Being a gambler by nature (no doubt inherited from or at least influenced by his father who played poker and was a horseracing enthusiast), these traditional values seemed to elude the author. Following a mediocre academic performance and the absence of hardly any athletic prowess in high school, he tried his hand at a string of blue-collar types of jobs that were so plentiful in the Upper Midwest at the time. For many reasons, though, none of those jobs in what is now known as the “Rust Belt” panned out.
By this time the turbulent and tumultuous 1960s had erupted, and the Vietnam police action was at its peak. Since at this juncture the author did not have either the discipline or desire to attend college and was neither working nor raising a family, it was inevitable that he would soon be drafted into the Army. To stave off this inevitability and avoid getting killed or maimed several thousand miles away across the Pacific as part of the American infantry, the author enlisted for a four-year hitch in the Air Force.
After serving his obligation to Uncle Sam, the author took a year off to find himself. At the end his hiatus, the author enrolled in college under the G.I. Bill and earned an undergraduate degree in the mid-1970s, with the thought of writing the Great American Novel always in the back of his mind.

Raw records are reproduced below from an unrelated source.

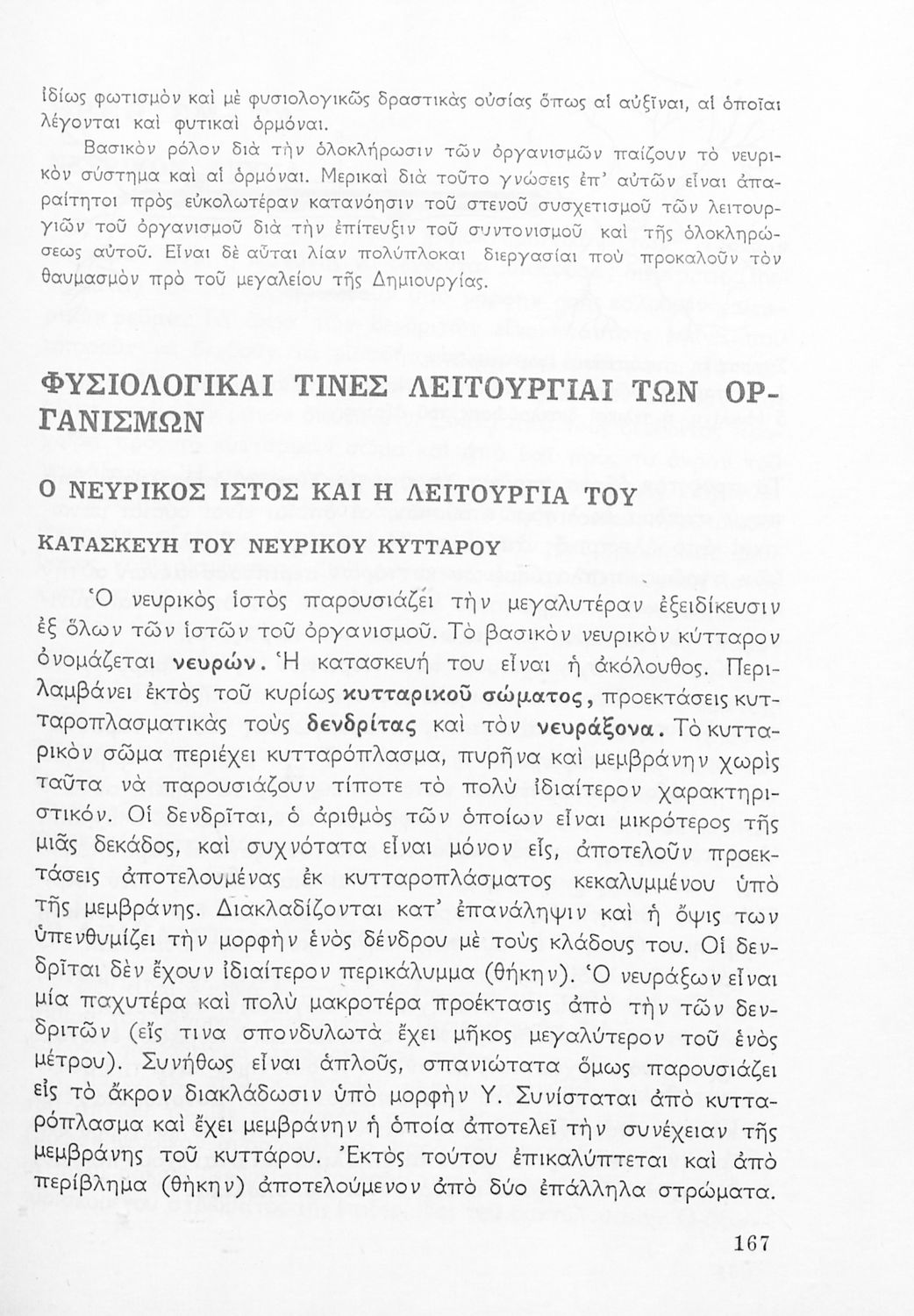 ἰδίως φωτισμὸν καὶ μὲ φυσιολογικῶς δραστικὰς οὐσίας ὅπως αἱ αὐξῖναι, αἱ ὁποῖαι λέγονται καὶ φυτικαὶ ὁρμόναι.

Βασικὸν ρόλον διὰ τὴν ὁλοκλήρωσιν τῶν ὀργανισμῶν παίζουν τὸ νευρικὸν σύστημα καὶ αἱ ὁρμόναι. Μερικαὶ διὰ τοῦτο γνώσεις ἐπ' αὐτῶν εἶναι ἀπαραίτητοι πρὸς εὐκολωτέραν κατανόησιν τοῦ στενοῦ συσχετισμοῦ τῶν λειτουργιῶν τοῦ ὀργανισμοῦ διὰ τὴν ἐπίτευξιν τοῦ συντονισμοῦ καὶ τῆς ὁλοκληρώσεως αὐτοῦ. Εἶναι δὲ αὗται λίαν πολύπλοκαι διεργασίαι ποὺ προκαλοῦν τὸν θαυμασμὸν πρὸ τοῦ μεγαλείου τῆς Δημιουργίας.

ΦΥΣΙΟΛΟΓΙΚΑΙ ΤΙΝΕΣ ΛΕΙΤΟΥΡΓΙΑΙ ΤΩΝ ΟΡΓΑΝΙΣΜΩΝ

Ο ΝΕΥΡΙΚΟΣ ΙΣΤΟΣ ΚΑΙ Η ΛΕΙΤΟΥΡΓΙΑ ΤΟΥ

ΚΑΤΑΣΚΕΥΗ ΤΟΥ ΝΕΥΡΙΚΟΥ ΚΥΤΤΑΡΟΥ

Ὁ νευρικὸς ἱστὸς παρουσιάζει τὴν μεγαλυτέραν ἐξειδίκευσιν ἐξ ὅλων τῶν ἱστῶν τοῦ ὀργανισμοῦ. Τὸ βασικὸν νευρικὸν κύτταρον ὀνομάζεται νευρών. Ἡ κατασκευή του εἶναι ἡ ἀκόλουθος. Περιλαμβάνει ἐκτὸς τοῦ κυρίως κυτταρικοῦ σώματος, προεκτάσεις κυτταροπλασματικὰς τοὺς δενδρίτας καὶ τὸν νευράξονα. Τὸ κυτταρικὸν σῶμα περιέχει κυτταρόπλασμα, πυρῆνα καὶ μεμβράνην χωρὶς ταῦτα νὰ παρουσιάζουν τίποτε τὸ πολὺ ἰδιαίτερον χαρακτηριστικόν. Οἱ δενδρῖται, ὁ ἀριθμὸς τῶν ὁποίων εἶναι μικρότερος τῆς μιᾶς δεκάδος, καὶ συχνότατα εἶναι μόνον εἷς, ἀποτελοῦν προεκτάσεις ἀποτελουμένας ἐκ κυτταροπλάσματος κεκαλυμμένου ὑπὸ τῆς μεμβράνης. Διακλαδίζονται κατ' ἐπανάληψιν καὶ ἡ ὄψις των ὑπενθυμίζει τὴν μορφὴν ἑνὸς δένδρου μὲ τοὺς κλάδους του. Οἱ δενδρῖται δὲν ἔχουν ἰδιαίτερον περικάλυμμα (θήκην). Ὁ νευράξων εἶναι μία παχυτέρα καὶ πολὺ μακροτέρα προέκτασις ἀπὸ τὴν τῶν δενδριτῶν (εἴς τινα σπονδυλωτὰ ἔχει μῆκος μεγαλύτερον τοῦ ἑνὸς μέτρου). Συνήθως εἶναι ἁπλοῦς, σπανιώτατα ὅμως παρουσιάζει εἰς τὸ ἄκρον διακλάδωσιν ὑπὸ μορφὴν Υ. Συνίσταται ἀπὸ κυτταρόπλασμα καὶ ἔχει μεμβράνην ἡ ὁποία ἀποτελεῖ τὴν συνέχειαν τῆς μεμβράνης τοῦ κυττάρου. Ἐκτὸς τούτου ἐπικαλύπτεται καὶ ἀπὸ περίβλημα (θήκην) ἀποτελούμενον ἀπὸ δύο ἐπάλληλα στρώματα.

167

Following his college graduation, the author worked for the next eight years in several unfulfilling (and sometimes dangerous) jobs in different parts of the country. Now married for more than a decade and having two grade-school children to support, the author reached back into his formative Midwestern values and enrolled in graduate school and earned his master’s degree in public administration in the mid-1980s and, until his retirement in 2015, worked in government services, mainly in city planning, for thirty years.